January 5, 2015
During the New Year's Day last Thursday, well over 500,000,000 tweets were sent around the world -- almost 6 every millisecond. And that's not particularly surprising. There's almost three billion people online, and 2014 was a big year for the Internet, not to mention its 25th anniversary*. But 2014 was also the year of selfies, as marked by the rise of the comically popular selfie stick, several apps built entirely on the concept of selfies, and even smartphones that take everything from a ultra-high-definition selfies to selfie panoramas called "groupfies" to phones specifically engineered for the best selfies that shiny, new, 21st century tech has to offer. But when you get past the hilarity of many of these quirky innovations in the rising field of self-photography, selfies may just be a continuation of the Internet's growing trend of narcissism. Actually, "narcissism" may be too strong of a word. But awkward word choices aside, let me explain.
The dominant culture of the Internet is about focusing on me, the creator of the content. I'm not saying the online audience are all narcissists -- that's not true at all. But the Internet and its subsequent technologies are, for the most part, about myself (and you) more than it is about other people. Pick any social networking site, and it's probably about telling your life story, getting "Likes" for your posts and photos. To-do list managers and task organizer apps are about organizing your life, and Siri and Google Now exist to respond to your needs, on demand with their ever more human-like voices. I think we're slowly but increasingly digging ourselves and our perception deeper into the hole that is a self-centered worldview, because regardless of how you interact with people online, the vast majority of interactions just aren't as human as interactions in the real world. Nearly all of your actions online are not dealing with people, but with objects -- they're not conversations, but monologues. Say you were at the AFC Wimbledon vs. Liverpool game that just happened today, and you wanted to talk about your excitement. If you were to talk to a person, you would have a conversation: a back-and-forth of words and sentences as you exchange ideas and thoughts, maybe even predictions and bets on the game. But move that expression of excitement online, and you have a tweet or a status update, or maybe a vlog. Maybe you'll use an emoticon or take a selfie. But that kind of expression isn't a conversation. You write something on your timeline, and someone else may respond. It may get just one or two responses, or maybe it'll garner thousands of passionate Liverpool fans' replies. But that's not a conversation like a human interaction; you're throwing out your words into the wonderful digital void that is the Internet, and if someone else happens by, they throw their thoughts and words back into the void, so others can see it. It's the digital equivalent of leaving post-it notes stickered onto someone's door for them to see, and reply back with their own post-it notes on your door when you return -- it's a monologue, a spouting of thoughts aimed at nobody in particular.
On the flip-side of the argument, as I've talked about many times, the Internet is where communities also thrive.

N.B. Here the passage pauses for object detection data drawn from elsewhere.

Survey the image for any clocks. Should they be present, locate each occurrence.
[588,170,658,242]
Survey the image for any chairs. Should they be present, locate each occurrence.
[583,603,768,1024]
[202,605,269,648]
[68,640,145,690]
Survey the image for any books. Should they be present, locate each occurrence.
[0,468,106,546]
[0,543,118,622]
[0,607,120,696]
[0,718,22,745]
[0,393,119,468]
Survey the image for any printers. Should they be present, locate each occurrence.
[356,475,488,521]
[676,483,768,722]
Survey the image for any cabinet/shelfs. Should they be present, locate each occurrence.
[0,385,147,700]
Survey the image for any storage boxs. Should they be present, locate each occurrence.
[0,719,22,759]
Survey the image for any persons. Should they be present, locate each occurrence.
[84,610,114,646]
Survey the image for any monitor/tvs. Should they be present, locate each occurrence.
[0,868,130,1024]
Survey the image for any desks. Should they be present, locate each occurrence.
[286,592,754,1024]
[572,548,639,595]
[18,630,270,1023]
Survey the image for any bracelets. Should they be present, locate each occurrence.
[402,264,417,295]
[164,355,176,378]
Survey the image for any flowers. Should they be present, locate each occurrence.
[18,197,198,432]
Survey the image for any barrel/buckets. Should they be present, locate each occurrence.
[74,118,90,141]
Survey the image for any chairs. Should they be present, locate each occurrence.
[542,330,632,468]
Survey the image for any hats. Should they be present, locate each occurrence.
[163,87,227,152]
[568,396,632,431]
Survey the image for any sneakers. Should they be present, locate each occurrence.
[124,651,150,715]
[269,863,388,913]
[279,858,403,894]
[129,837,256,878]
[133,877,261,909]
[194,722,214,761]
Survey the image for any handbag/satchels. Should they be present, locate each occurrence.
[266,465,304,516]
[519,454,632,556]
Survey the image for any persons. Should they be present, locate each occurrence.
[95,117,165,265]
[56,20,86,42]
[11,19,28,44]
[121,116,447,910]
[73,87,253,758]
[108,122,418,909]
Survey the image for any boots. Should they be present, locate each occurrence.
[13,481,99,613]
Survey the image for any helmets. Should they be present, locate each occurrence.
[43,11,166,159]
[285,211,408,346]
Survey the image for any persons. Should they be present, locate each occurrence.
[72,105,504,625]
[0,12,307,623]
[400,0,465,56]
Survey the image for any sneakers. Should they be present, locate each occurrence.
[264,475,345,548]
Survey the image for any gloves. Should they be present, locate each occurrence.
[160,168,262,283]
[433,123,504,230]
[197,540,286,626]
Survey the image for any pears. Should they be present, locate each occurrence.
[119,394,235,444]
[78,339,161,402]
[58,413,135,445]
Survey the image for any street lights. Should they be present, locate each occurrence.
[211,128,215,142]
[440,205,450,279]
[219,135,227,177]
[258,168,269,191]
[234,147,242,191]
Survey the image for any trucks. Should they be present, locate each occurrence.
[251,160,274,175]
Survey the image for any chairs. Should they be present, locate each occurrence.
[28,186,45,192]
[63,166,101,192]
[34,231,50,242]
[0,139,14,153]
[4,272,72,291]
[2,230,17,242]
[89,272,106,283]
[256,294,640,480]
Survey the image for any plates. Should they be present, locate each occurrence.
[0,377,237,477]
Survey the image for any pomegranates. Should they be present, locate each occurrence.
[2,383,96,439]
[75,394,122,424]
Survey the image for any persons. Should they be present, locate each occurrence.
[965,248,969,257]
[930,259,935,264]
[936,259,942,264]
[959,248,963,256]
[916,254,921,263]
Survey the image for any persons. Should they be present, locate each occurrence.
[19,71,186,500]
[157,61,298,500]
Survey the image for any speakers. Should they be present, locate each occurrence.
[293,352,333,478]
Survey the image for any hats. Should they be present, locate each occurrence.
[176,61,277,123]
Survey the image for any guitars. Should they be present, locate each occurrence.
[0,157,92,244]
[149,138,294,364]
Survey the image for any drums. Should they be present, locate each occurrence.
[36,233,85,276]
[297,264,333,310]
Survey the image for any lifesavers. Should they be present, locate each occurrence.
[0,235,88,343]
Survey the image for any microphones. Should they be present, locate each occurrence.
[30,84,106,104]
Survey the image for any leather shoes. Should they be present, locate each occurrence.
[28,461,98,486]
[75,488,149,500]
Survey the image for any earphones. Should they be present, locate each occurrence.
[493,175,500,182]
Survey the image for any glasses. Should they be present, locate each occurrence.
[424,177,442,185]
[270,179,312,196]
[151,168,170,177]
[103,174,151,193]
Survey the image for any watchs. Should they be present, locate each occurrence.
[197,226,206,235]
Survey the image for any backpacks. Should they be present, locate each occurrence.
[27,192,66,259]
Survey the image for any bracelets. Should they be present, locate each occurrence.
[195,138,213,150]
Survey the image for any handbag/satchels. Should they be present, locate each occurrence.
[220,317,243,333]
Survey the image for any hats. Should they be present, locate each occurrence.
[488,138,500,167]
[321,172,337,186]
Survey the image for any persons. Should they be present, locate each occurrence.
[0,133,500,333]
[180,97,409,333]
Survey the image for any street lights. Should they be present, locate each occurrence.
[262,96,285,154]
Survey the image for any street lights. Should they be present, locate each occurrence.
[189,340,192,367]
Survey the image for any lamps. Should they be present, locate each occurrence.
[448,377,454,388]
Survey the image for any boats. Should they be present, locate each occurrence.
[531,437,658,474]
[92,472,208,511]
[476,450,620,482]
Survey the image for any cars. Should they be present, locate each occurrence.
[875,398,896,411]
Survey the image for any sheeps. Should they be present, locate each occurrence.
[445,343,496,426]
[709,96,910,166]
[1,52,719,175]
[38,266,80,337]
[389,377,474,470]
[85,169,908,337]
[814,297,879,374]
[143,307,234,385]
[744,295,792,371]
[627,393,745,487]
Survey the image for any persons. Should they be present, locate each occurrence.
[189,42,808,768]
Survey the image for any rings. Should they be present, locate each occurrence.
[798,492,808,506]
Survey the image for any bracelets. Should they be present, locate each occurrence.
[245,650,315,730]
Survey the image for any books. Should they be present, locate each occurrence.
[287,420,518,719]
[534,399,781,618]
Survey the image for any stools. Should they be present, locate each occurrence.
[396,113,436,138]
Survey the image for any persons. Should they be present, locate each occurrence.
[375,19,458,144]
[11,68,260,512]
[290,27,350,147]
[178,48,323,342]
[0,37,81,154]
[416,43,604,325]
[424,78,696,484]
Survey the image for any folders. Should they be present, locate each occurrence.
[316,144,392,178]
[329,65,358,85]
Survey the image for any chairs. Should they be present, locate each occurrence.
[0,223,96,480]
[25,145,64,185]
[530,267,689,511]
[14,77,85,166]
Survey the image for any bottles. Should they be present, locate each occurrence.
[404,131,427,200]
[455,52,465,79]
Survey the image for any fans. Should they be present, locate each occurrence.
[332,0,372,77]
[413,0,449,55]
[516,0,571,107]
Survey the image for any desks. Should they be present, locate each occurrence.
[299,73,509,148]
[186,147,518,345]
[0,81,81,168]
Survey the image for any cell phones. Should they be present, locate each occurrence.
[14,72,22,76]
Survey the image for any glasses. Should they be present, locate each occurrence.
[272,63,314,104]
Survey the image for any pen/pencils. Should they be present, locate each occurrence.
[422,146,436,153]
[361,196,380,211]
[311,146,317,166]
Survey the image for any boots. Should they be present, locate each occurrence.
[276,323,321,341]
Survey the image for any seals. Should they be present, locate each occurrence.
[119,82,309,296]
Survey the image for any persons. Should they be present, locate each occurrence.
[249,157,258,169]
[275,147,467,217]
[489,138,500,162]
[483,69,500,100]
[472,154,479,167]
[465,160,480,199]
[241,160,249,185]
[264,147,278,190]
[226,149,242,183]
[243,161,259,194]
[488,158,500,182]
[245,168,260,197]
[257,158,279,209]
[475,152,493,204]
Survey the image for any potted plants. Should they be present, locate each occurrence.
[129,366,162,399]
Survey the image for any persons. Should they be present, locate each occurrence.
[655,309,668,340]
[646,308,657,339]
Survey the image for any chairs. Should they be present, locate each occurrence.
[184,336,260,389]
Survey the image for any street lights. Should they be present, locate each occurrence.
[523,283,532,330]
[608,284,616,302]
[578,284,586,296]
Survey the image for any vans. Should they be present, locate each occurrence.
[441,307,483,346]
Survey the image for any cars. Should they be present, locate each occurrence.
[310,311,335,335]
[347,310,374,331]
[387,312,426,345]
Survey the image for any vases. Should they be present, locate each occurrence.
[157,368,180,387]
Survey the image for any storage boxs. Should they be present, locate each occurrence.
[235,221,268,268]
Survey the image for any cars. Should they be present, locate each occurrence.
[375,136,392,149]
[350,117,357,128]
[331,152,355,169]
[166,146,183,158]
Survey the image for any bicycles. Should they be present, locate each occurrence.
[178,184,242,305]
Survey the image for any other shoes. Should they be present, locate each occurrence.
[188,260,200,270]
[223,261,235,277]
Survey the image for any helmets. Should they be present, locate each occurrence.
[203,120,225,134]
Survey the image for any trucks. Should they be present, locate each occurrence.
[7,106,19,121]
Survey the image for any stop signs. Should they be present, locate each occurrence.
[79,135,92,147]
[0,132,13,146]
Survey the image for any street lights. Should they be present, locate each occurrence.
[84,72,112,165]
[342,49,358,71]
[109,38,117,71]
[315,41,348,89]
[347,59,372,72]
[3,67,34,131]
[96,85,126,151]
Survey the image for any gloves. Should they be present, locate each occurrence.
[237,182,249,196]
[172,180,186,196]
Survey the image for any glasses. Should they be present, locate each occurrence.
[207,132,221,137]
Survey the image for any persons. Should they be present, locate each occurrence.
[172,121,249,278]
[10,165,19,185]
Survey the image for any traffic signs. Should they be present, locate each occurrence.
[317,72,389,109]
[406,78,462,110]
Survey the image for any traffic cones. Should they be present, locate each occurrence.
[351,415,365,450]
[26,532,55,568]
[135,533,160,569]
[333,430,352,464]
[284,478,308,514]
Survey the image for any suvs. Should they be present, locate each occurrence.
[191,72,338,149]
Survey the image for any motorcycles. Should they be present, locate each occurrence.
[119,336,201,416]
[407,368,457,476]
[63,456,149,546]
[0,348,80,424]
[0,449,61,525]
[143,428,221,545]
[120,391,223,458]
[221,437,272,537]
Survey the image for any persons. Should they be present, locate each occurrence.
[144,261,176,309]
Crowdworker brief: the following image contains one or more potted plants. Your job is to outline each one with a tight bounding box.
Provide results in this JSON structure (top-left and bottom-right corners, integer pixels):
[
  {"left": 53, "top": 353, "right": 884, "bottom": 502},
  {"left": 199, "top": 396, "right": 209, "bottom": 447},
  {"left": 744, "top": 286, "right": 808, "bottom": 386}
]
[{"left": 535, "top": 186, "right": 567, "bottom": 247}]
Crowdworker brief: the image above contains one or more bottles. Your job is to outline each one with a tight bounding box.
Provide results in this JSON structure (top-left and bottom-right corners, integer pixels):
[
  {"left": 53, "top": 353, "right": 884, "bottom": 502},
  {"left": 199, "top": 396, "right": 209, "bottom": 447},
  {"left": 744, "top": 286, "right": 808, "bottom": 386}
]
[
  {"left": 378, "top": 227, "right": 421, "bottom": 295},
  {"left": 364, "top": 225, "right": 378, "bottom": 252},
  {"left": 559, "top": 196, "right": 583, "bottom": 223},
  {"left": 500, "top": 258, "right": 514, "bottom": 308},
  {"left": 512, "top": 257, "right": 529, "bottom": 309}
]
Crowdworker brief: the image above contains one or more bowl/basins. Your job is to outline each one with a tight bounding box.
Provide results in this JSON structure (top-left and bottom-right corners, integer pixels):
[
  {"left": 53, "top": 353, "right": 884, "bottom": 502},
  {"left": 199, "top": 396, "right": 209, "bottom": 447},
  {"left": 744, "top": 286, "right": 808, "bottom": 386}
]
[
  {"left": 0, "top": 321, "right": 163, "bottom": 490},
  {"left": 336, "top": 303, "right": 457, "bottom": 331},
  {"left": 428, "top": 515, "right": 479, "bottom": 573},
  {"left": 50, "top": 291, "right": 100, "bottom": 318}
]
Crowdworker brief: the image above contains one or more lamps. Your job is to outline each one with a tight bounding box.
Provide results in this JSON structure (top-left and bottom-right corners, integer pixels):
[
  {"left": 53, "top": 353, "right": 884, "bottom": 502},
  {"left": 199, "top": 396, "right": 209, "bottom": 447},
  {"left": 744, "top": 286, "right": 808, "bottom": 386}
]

Many incredible world-changing and history-making communities exist purely in the virtual world. But my points still stand here, too. Pick any forum or discussion website, and it's not so much a conversation as it is someone making a comment, and another passerby responding to your comment, and so on. We're back to the metaphorical post-it-notes-on-your-door method, and your words aren't really aimed at anyone in particular. When you watch a YouTube video or read a blog post and you leave a comment, the comment rarely is specifically for the creator of the piece of content. It's for the rest of the world that also would see the content that you commented on. And there lies the fundamental difference between words spoken online and those spoken offline. And when you don't really speak to any one person but try to have a conversation with the world, it rarely really ends up being a conversation at all. And that raises the question: if our Internet is just a collection of monologues, are we really communicating with value?
If our Internet is just a collection of monologues, are we really communicating with value?
I don't really have an answer to that. When I look at high-quality YouTube creators and well-written blogs, I definitely think we're sharing important ideas in new and exciting ways, but again, we're not talking to each other, so much as talking into a void, hoping someone would hear and respond to the idea you just threw out. Of course, there's always at least an exception, and I've seen quite a few around. I've read well thought-out and civil discussions about racial profiling and gender roles around the many corners of the Internet, and those discussions are just as good as any offline. But in an Internet dominated by monologues, those dialogues are few and far between. Sharing ideas is with the world the lifeblood of many online communities, but like any good movie, I think the best scenes of our online narratives can come about when we choose to have a healthy mix of both.
* The Internet is commonly cited as being created on March 12, 1989.